* Assignment *
Range to repeat from the listing below: the line containing "Obrázek - Město mnoha světel" down to the line containing "SpaSilk Pink Snail Hooded Towel Set", both included. Copy it exactly, pictures excluded, and add nothing else.
Start of Information shown
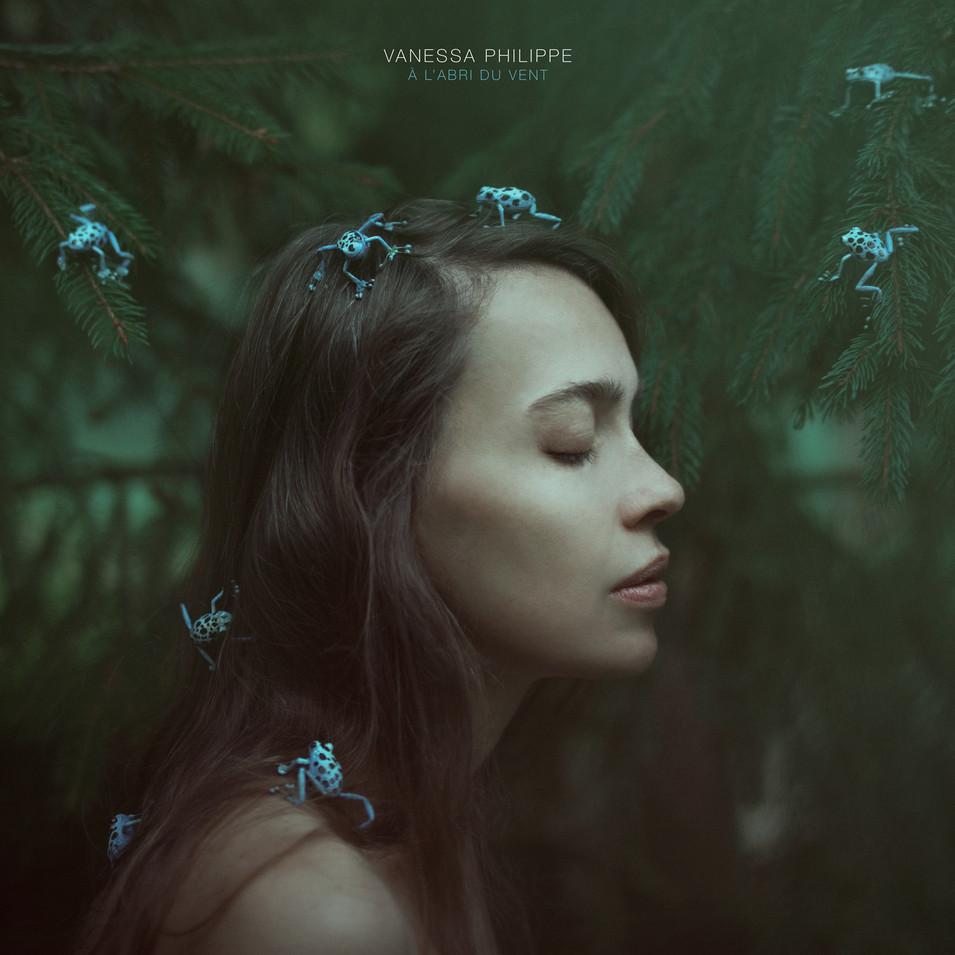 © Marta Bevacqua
End of Information shown
Start of Information shown
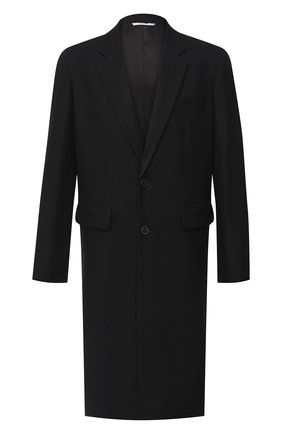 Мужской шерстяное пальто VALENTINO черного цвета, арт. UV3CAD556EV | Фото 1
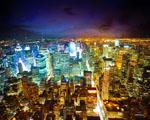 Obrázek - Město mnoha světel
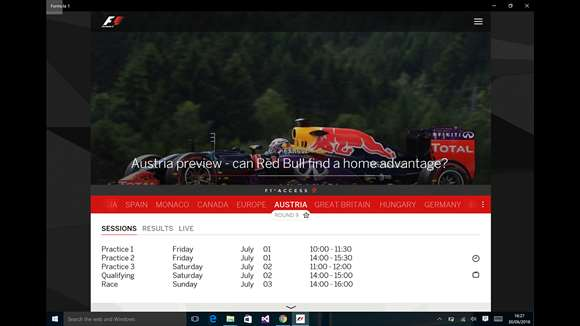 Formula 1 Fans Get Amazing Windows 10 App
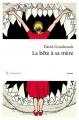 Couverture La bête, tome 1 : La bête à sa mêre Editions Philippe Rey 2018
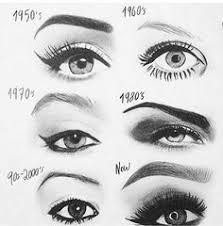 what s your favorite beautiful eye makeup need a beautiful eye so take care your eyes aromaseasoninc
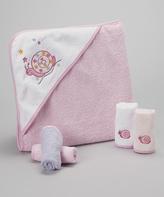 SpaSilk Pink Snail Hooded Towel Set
End of Information shown
Start of Information shown
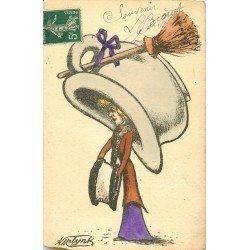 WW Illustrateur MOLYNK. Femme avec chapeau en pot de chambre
End of Information shown
* Task result *
 Obrázek - Město mnoha světel
 Formula 1 Fans Get Amazing Windows 10 App
 Couverture La bête, tome 1 : La bête à sa mêre Editions Philippe Rey 2018
 what s your favorite beautiful eye makeup need a beautiful eye so take care your eyes aromaseasoninc
 SpaSilk Pink Snail Hooded Towel Set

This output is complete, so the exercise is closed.